Re: Parallel Inserts in CREATE TABLE AS

From: Luc Vlaming <luc(at)swarm64(dot)com>
To: Bharath Rupireddy <bharath(dot)rupireddyforpostgres(at)gmail(dot)com>
Cc: "Hou, Zhijie" <houzj(dot)fnst(at)cn(dot)fujitsu(dot)com>, Zhihong Yu <zyu(at)yugabyte(dot)com>, Amit Kapila <amit(dot)kapila16(at)gmail(dot)com>, PostgreSQL-development <pgsql-hackers(at)postgresql(dot)org>, Dilip Kumar <dilipbalaut(at)gmail(dot)com>, vignesh C <vignesh21(at)gmail(dot)com>
Subject: Re: Parallel Inserts in CREATE TABLE AS
Date: 2021-01-05 07:54:56
Message-ID: 82691227-2dc7-7cb1-7e76-5911a32512e4@swarm64.com
Views: Raw Message | Whole Thread | Download mbox | Resend email
Thread:
Lists: pgsql-hackers

On 04-01-2021 14:53, Bharath Rupireddy wrote:
> On Mon, Jan 4, 2021 at 5:44 PM Luc Vlaming <luc(at)swarm64(dot)com> wrote:
>> On 04-01-2021 12:16, Hou, Zhijie wrote:
>>>> ================
>>>> wrt v18-0002....patch:
>>>>
>>>> It looks like this introduces a state machine that goes like:
>>>> - starts at CTAS_PARALLEL_INS_UNDEF
>>>> - possibly moves to CTAS_PARALLEL_INS_SELECT
>>>> - CTAS_PARALLEL_INS_TUP_COST_CAN_IGN can be added
>>>> - if both were added at some stage, we can go to
>>>> CTAS_PARALLEL_INS_TUP_COST_IGNORED and ignore the costs
>>>>
>>>> what i'm wondering is why you opted to put logic around
>>>> generate_useful_gather_paths and in cost_gather when to me it seems more
>>>> logical to put it in create_gather_path? i'm probably missing something
>>>> there?
>>>
>>> IMO, The reason is we want to make sure we only ignore the cost when Gather is the top node.
>>> And it seems the generate_useful_gather_paths called in apply_scanjoin_target_to_paths is the right place which can only create top node Gather.
>>> So we change the flag in apply_scanjoin_target_to_paths around generate_useful_gather_paths to identify the top node.
>
> Right. We wanted to ignore parallel tuple cost for only the upper Gather path.
>
>> I was wondering actually if we need the state machine. Reason is that as
>> AFAICS the code could be placed in create_gather_path, where you can
>> also check if it is a top gather node, whether the dest receiver is the
>> right type, etc? To me that seems like a nicer solution as its makes
>> that all logic that decides whether or not a parallel CTAS is valid is
>> in a single place instead of distributed over various places.
>
> IMO, we can't determine the fact that we are going to generate the top
> Gather path in create_gather_path. To decide on whether or not the top
> Gather path generation, I think it's not only required to check the
> root->query_level == 1 but we also need to rely on from where
> generate_useful_gather_paths gets called. For instance, for
> query_level 1, generate_useful_gather_paths gets called from 2 places
> in apply_scanjoin_target_to_paths. Likewise, create_gather_path also
> gets called from many places. IMO, the current way i.e. setting flag
> it in apply_scanjoin_target_to_paths and ignoring based on that in
> cost_gather seems safe.
>
> I may be wrong. Thoughts?
>
> With Regards,
> Bharath Rupireddy.
> EnterpriseDB: http://www.enterprisedb.com
>

So the way I understand it the requirements are:
- it needs to be the top-most gather
- it should not do anything with the rows after the gather node as this
would make the parallel inserts conceptually invalid.

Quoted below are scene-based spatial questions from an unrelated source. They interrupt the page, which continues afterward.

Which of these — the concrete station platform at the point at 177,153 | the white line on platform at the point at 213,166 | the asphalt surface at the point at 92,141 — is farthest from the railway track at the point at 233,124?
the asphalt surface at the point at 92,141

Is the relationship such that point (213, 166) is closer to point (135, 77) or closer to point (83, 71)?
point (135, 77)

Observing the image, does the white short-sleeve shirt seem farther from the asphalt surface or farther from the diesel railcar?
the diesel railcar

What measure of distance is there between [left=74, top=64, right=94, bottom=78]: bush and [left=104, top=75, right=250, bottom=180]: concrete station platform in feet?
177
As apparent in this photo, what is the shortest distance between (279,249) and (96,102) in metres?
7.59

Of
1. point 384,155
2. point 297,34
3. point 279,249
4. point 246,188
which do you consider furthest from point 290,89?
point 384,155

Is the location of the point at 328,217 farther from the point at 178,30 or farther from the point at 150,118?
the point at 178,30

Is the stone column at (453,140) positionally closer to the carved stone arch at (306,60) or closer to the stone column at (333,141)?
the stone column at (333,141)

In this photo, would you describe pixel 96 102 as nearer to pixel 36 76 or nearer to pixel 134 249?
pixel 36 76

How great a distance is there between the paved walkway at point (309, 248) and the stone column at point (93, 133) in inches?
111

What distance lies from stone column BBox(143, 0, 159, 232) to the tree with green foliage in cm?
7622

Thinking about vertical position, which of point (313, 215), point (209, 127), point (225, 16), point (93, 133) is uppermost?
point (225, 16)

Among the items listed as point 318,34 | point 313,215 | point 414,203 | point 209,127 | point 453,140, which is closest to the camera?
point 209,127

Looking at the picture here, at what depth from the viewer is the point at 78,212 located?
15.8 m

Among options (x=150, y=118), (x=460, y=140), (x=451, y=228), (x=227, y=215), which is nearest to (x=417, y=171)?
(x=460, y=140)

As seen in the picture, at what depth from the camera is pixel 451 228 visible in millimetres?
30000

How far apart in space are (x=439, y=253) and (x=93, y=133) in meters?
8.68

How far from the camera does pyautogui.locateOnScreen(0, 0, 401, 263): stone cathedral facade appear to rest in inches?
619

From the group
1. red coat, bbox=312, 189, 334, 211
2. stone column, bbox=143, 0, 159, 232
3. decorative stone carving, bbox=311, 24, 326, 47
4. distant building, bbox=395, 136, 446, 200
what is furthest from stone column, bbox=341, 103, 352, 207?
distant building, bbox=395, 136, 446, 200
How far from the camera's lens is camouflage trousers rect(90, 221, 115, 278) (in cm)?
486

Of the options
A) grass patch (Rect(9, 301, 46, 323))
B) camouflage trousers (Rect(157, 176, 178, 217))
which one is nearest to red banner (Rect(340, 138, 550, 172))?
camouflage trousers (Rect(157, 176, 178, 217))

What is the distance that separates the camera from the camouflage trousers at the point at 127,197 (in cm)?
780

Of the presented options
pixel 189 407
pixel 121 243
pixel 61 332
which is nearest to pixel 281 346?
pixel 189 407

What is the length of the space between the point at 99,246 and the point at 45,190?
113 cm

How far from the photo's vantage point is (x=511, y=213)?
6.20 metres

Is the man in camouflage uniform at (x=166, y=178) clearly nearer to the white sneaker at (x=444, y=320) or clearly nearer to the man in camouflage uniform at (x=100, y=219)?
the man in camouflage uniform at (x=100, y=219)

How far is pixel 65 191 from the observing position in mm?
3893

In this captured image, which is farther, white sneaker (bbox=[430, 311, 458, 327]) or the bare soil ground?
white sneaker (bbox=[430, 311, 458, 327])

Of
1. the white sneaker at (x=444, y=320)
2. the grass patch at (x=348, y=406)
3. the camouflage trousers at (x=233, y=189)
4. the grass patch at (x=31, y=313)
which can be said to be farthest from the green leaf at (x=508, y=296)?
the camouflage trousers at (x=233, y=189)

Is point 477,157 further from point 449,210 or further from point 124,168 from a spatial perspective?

Right now we're trying to judge what might be added on-top that could
change the rows by inspecting all parts of the root object that would
cause anything to be added, and add a little statemachine to track the
state of that knowledge. To me this has the downside that the list in
HAS_PARENT_PATH_GENERATING_CLAUSE has to be exhaustive, and we need to
make sure it stays up-to-date, which could result in regressions if not
tracked carefully.

Personally I would therefore go for a design which is safe in the sense
that regressions are not as easily introduced. IMHO that could be done
by inspecting the planned query afterwards, and then judging whether or
not the parallel inserts are actually the right thing to do.

Another way to create more safety against regressions would be to add an
assert upon execution of the query that if we do parallel inserts that
only a subset of allowed nodes exists above the gather node.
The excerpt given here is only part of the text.